Low-income and minority Medicare beneficiaries – particularly Hispanics – continue to choose plans provided by Medicare Advantage because of the higher-quality coverage and flexibility that the private supplement provides.
Many find the Medicare Advantage plans desirable because they provide high-quality coordinated care and include vision, hearing, dental, and wellness programs that would not otherwise be offered. Most Advantage plans also include prescription drug coverage. Yet despite the overwhelming popularity of Medicare Advantage within the Latino community, late last Friday CMS announced the 2015 policy updates and reduced payment rates for the program — which may ultimately result in cuts as large as 8-10%.
These harmful, highly disliked cuts are mandated as part of the Affordable Care Act – commonly referred to as Obamacare – as a way to reduce Medicare spending by $716 billion over the next decade. Medicare Advantage payments had already been cut by approximately 6.5% for 2014 – all while medical costs are projected to increase and beneficiaries are already experiencing fewer benefits and choices as a result.
Medicare Advantage is a very popular choice for America’s Latinos – particularly those with relatively low incomes. Drawing upon data from the Medicare Current Beneficiary Survey (MCBS), America’s Health Insurance Plans (AHIP) Center for Policy and Research details how 38% of Hispanic Medicare beneficiaries enrolled in Medicare advantage plans, compared to just 28% of overall Medicare beneficiaries. Furthermore, 75% of Hispanic Medicare Advantage beneficiaries had incomes of $20,000 or less, compared to just 36% of white Medicare Advantage enrollees at the same income level. Hispanics, and particularly low-income Hispanics, turn to the Medicare Advantage plans for better care and will be greatest hit when the new rate cuts disrupt the coverage options so many depend on.
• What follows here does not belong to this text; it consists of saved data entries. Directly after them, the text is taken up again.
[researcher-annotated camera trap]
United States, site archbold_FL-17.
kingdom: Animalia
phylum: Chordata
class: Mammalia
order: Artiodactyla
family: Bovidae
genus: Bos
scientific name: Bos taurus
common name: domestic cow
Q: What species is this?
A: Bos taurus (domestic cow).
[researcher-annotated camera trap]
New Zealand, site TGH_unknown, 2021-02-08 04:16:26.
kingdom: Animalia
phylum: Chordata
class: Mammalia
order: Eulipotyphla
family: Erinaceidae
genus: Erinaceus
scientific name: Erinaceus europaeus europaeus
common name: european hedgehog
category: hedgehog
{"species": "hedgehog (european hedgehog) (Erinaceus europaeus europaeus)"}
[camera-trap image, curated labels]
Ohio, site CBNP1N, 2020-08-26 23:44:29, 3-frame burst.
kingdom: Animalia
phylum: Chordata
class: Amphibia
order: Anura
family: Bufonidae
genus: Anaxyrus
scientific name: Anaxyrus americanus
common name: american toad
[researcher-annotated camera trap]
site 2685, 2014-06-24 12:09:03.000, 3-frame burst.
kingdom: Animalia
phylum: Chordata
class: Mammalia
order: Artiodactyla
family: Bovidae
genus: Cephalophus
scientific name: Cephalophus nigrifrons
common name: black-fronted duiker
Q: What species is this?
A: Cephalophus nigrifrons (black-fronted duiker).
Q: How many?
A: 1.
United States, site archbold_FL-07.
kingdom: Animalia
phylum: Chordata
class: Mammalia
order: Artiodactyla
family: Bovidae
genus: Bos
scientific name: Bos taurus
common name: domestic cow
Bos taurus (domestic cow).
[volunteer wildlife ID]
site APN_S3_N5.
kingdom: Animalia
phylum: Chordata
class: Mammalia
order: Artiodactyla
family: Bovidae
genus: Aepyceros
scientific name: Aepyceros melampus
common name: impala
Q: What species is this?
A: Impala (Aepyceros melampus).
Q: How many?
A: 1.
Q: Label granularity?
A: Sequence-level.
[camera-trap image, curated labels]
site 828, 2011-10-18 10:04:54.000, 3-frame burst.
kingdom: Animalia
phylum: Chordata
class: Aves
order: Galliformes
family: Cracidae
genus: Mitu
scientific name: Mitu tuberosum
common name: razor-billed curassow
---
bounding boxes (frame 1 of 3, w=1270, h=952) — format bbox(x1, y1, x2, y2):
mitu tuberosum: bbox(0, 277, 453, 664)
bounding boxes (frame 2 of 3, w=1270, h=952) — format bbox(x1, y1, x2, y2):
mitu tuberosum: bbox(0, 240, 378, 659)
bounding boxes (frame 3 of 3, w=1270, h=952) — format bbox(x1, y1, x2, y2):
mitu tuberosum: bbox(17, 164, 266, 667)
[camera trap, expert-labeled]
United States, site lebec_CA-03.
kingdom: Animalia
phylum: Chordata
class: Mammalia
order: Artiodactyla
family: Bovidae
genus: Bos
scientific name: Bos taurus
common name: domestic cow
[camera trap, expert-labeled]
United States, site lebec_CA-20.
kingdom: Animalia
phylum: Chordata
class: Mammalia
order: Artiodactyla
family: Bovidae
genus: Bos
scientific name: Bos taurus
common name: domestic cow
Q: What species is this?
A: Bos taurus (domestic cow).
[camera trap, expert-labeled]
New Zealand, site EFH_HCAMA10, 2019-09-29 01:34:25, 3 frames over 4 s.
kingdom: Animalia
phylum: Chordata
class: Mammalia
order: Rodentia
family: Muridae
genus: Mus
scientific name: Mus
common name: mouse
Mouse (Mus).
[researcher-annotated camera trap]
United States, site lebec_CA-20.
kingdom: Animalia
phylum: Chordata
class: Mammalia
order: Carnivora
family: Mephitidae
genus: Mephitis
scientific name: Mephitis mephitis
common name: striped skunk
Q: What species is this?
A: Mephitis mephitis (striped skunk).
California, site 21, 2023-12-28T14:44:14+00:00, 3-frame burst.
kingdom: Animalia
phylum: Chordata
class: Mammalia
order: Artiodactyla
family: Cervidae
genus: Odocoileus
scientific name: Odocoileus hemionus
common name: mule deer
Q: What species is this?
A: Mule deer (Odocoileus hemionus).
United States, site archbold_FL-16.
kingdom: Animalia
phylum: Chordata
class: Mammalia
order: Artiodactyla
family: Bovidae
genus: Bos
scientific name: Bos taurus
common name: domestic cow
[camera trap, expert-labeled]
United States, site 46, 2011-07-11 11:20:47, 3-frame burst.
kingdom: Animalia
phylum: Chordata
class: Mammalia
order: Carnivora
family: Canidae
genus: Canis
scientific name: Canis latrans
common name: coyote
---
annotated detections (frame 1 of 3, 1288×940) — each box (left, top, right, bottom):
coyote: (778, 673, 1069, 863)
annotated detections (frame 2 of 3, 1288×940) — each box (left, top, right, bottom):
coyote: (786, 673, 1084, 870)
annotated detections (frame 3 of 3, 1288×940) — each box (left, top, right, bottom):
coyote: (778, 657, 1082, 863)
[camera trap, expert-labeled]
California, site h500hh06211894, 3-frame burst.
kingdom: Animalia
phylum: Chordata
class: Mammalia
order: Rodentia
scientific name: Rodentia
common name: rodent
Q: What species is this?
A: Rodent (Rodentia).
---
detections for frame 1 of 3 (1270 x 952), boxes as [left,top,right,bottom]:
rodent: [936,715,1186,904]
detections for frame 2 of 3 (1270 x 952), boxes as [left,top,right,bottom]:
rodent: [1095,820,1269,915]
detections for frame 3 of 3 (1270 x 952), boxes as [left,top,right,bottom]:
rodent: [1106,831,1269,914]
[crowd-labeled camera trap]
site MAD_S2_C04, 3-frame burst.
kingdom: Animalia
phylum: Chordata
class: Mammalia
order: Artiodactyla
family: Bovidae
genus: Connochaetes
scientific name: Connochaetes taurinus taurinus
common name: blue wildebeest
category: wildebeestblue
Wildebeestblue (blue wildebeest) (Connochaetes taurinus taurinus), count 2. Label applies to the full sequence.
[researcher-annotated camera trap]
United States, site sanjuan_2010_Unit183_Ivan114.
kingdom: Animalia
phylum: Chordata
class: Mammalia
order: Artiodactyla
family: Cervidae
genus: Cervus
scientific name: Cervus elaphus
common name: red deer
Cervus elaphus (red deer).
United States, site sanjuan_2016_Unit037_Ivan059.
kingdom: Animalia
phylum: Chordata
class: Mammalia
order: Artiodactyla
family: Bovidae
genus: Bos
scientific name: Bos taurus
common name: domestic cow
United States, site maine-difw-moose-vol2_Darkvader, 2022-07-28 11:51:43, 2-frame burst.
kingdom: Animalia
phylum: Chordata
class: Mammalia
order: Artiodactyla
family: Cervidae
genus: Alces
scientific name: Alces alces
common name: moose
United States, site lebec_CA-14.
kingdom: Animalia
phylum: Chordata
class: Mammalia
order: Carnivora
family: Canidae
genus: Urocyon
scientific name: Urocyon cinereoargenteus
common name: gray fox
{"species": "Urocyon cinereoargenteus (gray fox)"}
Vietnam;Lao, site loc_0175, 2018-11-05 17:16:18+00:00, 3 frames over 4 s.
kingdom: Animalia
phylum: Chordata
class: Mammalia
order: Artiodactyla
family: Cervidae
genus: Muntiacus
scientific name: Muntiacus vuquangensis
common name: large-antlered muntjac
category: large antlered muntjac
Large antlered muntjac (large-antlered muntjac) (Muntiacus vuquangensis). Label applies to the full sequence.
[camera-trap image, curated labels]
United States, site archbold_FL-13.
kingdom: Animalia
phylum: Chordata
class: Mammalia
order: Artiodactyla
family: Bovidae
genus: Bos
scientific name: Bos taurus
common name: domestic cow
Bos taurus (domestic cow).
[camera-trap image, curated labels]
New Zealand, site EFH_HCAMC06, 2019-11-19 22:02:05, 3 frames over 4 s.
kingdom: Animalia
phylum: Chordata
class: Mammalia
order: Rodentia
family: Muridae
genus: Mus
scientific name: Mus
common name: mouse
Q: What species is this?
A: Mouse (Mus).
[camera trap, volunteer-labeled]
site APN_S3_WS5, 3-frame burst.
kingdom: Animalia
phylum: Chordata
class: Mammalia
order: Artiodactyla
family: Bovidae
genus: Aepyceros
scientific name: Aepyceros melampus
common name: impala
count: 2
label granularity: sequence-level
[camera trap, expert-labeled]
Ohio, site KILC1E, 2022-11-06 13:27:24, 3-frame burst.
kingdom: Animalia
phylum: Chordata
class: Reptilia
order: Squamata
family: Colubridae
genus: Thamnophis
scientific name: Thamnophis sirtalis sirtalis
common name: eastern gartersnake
A growing number of lawmakers on both sides of the aisle are understandably worried about the effects that the cuts will have on seniors and minorities who turn to Medicare Advantage for coverage.
At a time of uncertainty and instability in healthcare, why do politicians continue to support policies that burden low-income earners and minorities with cuts to the private plan that a so many Latinos on Medicare prefer?